A first project with Spark, Java, Maven and Eclipse

The goal of this example is to make a small Java app which uses Spark to count the number of lines of a text file, or lines which contain some given word.
We will work with Spark 2.1.0 and I suppose that the following are installed:

  • Maven 3
  • Eclipse
  • Spark (note: you don’t really need Spark installed but it is convenient to have the shell to test stuff)

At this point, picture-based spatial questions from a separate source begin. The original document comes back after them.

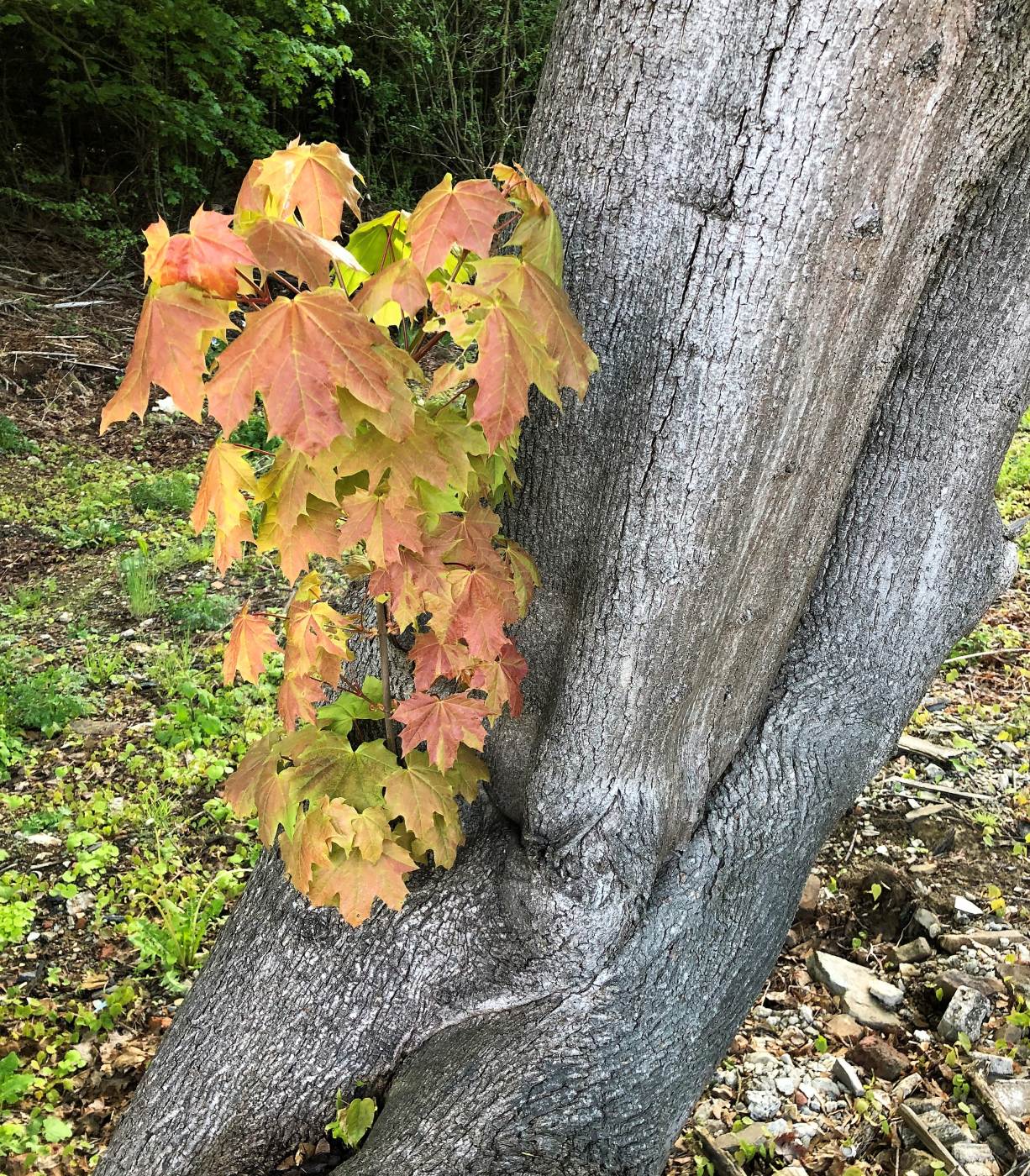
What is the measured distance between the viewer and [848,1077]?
7.70 ft

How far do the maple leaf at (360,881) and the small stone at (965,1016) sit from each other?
1.64 metres

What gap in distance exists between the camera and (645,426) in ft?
5.49

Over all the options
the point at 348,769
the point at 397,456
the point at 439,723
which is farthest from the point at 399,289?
the point at 348,769

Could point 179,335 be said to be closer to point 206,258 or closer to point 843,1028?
point 206,258

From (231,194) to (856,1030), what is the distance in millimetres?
10178

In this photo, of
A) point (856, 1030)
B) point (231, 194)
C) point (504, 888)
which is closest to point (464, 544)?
point (504, 888)

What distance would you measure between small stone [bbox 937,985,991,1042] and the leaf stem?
1643 millimetres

The complete (and updated) code is available on GitHub: https://github.com/rgugliel/first-spark-project

Creating the project

In the Eclipse workspace folder, we create a dummy project called first-spark-project with the following command:

 cd ~/workspace
mvn archetype:generate -DgroupId=com.mycompany.app -DartifactId=first-spark-project -DarchetypeArtifactId=maven-archetype-quickstart -DinteractiveMode=false

We will then build the project and create Eclipse specific files:

 cd first-spark-project/
mvn clean package eclipse:eclipse

Importing the project into Eclipse

We know have to importe the project into Eclipse. In order to do that, open Eclipse and use:
File > Import > Existing Projects into Workspace
Then, choose the root directory of your project. Click « Finish »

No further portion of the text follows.